Officials On Alert for Increased Driving Deaths, Grill Fires Memorial Day thru Labor Day
This Memorial Day comes after one of the deadliest summers on record for Minnesota Motorists.
DULUTH, Minn.- As many get ready to break out the grills and coolers this Memorial Day weekend, it comes in the shadow of one of the deadliest years on record for Minnesota roads last year. So officials are making sure everyone has a safe holiday, behind the wheel and at home.
Memorial Day weekend kicks off the 100 most traveled days of the year, but according to state troopers, it’s also the 100 deadliest days on Minnesota roads.
“When the temperatures kind of increase and the roads are clear and it’s nice out people tend to make a little more riskier decisions when they’re behind the wheel,” said Lt. Gordon Shank. “That’s what we’ve noticed and we see those drivers that are going over 100 mph or someone that’s made the decision to drive after having too much to drink.”
So far this year there have been 124 traffic fatalities.
But this season’s coming after the deadliest in 14 years — 167 motorists died in the summer of 2021 alone.
“While we’re seeing positive trends here this year we have a lot of work to do,” Lt. Shank said.
“We continue to see these crashes and these things happen and it takes a toll on our troopers and it’s hard to break that news to the family,” he said.
The State Patrol’s Highway Enforcement for Aggressive Traffic or HEAT patrols will be laser-focused on speed and criminal activity this summer. Troopers will also be on the roads in force monitoring motorists’ seat belts.
“It’s a team effort. We can’t enforce our way out of it,” said the Lieutenant. “We can write citations, warnings all day to motorists on the roadways but ultimately it’s a group effort we need people to speak up.”
While law enforcement is on high alert for the 100 deadliest driving days to kickoff this weekend, Memorial Day is also the start of another safety concern for firefighters.
“We definitely see more grilling-related calls it’s the start of the season and people forget how to do it safely,” said Superior Fire Asst. Chief Howard Huber.
Barbecuers should fire up their grills 15 feet away from any structure. But according to AC Huber, it’s not just the flames they should pay attention to.

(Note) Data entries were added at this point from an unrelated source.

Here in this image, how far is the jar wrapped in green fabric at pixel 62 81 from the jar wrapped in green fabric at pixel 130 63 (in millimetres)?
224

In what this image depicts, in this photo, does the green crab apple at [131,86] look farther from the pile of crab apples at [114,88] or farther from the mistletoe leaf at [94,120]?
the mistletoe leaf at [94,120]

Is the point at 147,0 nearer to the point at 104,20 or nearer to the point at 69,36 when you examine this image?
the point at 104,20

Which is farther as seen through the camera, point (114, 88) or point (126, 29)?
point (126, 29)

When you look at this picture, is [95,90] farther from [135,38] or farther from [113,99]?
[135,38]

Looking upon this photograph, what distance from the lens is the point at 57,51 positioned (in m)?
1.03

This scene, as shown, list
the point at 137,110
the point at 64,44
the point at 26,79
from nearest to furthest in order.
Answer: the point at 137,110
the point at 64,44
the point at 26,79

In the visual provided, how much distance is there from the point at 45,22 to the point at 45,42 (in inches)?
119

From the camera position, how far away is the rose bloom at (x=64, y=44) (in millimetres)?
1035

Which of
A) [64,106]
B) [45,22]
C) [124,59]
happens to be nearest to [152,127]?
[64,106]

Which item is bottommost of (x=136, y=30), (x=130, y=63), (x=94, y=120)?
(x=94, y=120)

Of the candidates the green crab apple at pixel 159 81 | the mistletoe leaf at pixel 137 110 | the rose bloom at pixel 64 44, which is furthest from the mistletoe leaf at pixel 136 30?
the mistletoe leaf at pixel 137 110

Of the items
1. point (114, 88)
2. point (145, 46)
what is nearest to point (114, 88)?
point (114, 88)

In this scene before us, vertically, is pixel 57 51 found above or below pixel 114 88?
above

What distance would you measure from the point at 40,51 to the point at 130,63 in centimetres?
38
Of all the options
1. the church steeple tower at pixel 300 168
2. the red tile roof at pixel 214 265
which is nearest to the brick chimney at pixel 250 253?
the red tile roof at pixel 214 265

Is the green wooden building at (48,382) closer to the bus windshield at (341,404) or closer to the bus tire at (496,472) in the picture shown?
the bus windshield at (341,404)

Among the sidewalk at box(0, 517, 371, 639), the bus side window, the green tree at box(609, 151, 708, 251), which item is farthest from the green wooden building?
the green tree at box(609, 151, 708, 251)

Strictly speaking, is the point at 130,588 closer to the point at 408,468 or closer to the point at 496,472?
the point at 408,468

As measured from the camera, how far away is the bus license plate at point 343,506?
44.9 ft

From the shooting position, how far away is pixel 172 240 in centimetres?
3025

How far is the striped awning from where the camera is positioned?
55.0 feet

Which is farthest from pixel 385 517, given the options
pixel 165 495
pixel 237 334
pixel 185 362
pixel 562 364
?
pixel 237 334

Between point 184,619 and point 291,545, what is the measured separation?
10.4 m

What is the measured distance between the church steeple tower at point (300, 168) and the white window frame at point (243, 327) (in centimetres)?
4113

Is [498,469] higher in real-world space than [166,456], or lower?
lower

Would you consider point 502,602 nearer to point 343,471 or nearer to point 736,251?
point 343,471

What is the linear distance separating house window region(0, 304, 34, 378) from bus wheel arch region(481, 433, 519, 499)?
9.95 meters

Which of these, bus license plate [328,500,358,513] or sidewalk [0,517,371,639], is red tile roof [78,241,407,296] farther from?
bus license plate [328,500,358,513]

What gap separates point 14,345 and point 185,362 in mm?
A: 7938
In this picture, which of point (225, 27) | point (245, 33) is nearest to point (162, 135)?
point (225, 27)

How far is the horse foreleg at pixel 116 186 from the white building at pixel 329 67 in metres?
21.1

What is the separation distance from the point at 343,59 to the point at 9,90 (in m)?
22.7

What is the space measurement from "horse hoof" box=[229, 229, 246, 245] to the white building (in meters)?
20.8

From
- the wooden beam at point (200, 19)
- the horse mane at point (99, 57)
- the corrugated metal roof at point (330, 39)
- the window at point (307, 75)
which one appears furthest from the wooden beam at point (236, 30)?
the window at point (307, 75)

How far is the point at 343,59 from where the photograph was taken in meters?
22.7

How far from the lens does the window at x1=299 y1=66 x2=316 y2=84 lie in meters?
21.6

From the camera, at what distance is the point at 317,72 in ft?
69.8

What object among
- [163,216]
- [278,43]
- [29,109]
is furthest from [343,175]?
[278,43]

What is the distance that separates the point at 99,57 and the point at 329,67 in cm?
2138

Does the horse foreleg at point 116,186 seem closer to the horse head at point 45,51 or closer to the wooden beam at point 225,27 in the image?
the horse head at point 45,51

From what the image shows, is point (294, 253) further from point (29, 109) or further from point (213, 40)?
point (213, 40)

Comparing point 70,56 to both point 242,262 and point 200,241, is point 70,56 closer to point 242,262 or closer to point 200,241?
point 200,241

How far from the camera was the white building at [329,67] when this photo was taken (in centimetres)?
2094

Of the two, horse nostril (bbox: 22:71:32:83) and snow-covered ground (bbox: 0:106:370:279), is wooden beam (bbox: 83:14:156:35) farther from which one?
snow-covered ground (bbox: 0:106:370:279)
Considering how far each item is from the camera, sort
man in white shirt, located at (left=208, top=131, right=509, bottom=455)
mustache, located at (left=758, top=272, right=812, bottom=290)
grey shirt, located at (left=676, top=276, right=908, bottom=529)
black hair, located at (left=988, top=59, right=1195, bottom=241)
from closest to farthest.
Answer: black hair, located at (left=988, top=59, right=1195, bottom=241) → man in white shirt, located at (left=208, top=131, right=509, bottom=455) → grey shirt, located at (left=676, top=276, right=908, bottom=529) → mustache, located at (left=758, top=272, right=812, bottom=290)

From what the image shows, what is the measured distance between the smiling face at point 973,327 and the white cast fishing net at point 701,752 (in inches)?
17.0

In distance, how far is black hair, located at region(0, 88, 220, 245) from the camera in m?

“The biggest thing we see when people bring out their grills is they don’t realize how dangerous the ashes are from the grill. Usually, when we have a fire it’s because of ashes that weren’t disposed of properly that even 2-3 days later it can find some oxygen and start a fire.”
Ashes should be completely soaked and thrown out in metal containers or fire rings.
Memorial Day through Labor Day is the 100 busiest days for firefighters, too. And alcohol seems to cause danger at home as well as on the roads.
“One common factor we see in a lot of the calls we go on in this time of year, they’re related to irresponsible drinking,” said the Assistant Chief.
So make sure responsibility and safety are next to the burgers on your holiday checklist.
“We want people to have a great time enjoy the weekend the long weekend spend it with your friends, family, however you choose to spend it just make sure you do it safely and we can get to where we want to go safely and we can get home safely,” Lt. Shank said.